Her friends and critics alike suggested she may only have two or three weeks to prove to the party she has what it takes to lead the country through a time of economic crisis.
But while a multibillion-pound energy bailout announced on Truss’ third day in office went down reasonably well, she did not get the chance to sell it to the country as her planned agenda was overtaken by the death of Queen Elizabeth II.
Her first big appearance on the world stage then fell somewhat flat after she was offered a graveyard 9 p.m. slot for her speech at the U.N. General Assembly.
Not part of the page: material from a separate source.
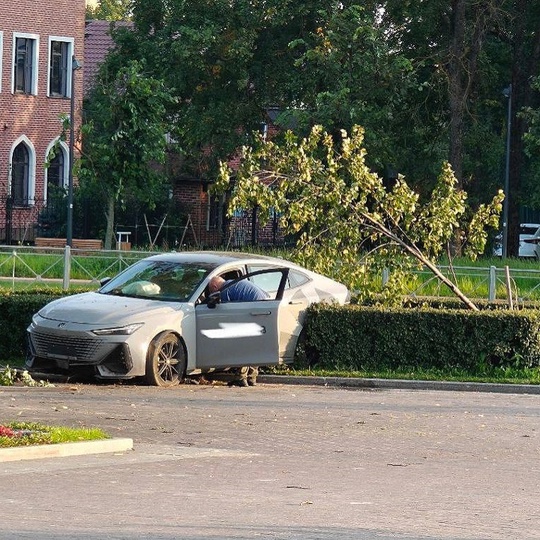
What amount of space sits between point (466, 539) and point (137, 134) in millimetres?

And her domestic position appears to have weakened further in the wake of last week’s much-hyped mini-budget.
“It’s worse than Black Wednesday,” said another Sunak-backing Conservative MP., referring to the infamous Sterling crisis of September 1992. “This is self-inflicted and without a mandate, whereas at least [Black Wednesday] was perceived as a bid to manage a crisis.”
Another MP said: “This is dangerous territory … What the PM hasn’t realized is that any gains made by the tax cuts will be more than outweighed by increased mortgage payments.”
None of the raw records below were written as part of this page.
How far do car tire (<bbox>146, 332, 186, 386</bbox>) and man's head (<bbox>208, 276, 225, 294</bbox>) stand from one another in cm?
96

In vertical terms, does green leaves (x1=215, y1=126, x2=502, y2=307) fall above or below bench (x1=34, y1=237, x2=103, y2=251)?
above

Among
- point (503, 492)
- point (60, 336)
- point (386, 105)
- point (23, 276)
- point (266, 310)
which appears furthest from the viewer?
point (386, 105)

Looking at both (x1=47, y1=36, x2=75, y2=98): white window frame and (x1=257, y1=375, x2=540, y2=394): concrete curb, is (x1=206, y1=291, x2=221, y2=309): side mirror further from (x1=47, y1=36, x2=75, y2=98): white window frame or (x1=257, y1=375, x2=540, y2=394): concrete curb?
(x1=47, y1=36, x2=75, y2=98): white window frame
Nor is disquiet in the Tory ranks confined to Truss’ sworn opponents.
One former minister who backed her in the leadership race said the decision not to publish official economic forecasts alongside last week’s tax cuts was “a bit of an own goal.”
“The Chancellor should have set out the fiscal position last week,” the MP said. “Markets hate uncertainty.”
Part of the markets’ reaction has been sparked by the absence of any clues from the government about where they might make spending cuts to reduce levels of borrowing.
“You can’t just borrow your way to a low-tax economy,” former Tory Chancellor George Osborne told Channel 4 News. “Fundamentally, the schizophrenia has to be resolved — you can’t have small-state taxes and big-state spending.”
Some fear, in addition, that Truss’ top team lacks the savvy to deal with multiple economic crises.
“They look lightweight to me,” said a former Downing Street aide of the new-look No. 10 operation. “There’s not a lot of experience in there.”
The former adviser questioned new chief of staff Mark Fulbrook’s organizational skills and highlighted the relative youthfulness of many of his Downing Street colleagues.
Others heaped fresh criticism on Kwarteng’s decision to dismiss Tom Scholar, the long-serving top official at the Treasury, as one of his first acts in office.
“To fire your only official with serious experience of crisis management and then precipitate a crisis a fortnight later brings postmodernism to a new level,” tweeted former Treasury Permanent Secretary Nick Macpherson.
Typically a new prime minister can at least expect a significant, if temporary, poll bounce on entering office — but no such phenomenon appears on the cards for Truss, with the Labour Party maintaining a 12-point lead.
Yet Truss’ supporters are urging their colleagues to be patient, arguing that party members picked someone offering a radical change for a reason.
One Truss-backing minister said: “The dollar is strong, and we have just seen a significant change in economic policy. It is inevitable that would have an impact on trading. Things will settle when the markets get used to it.”
And another Sunak-supporting MP insisted that excitable Westminster chatter of a further leadership challenge so soon after the ouster or Boris Johnson was overblown.
“There’s a huge amount of ill feeling,” the Tory MP said. “People are angry. But I think self-preservation is a much more motivating factor.
“We haven’t got any choice. We have got to get behind this. Governments who get things wrong tend to lose elections but governments that are split definitely lose elections.”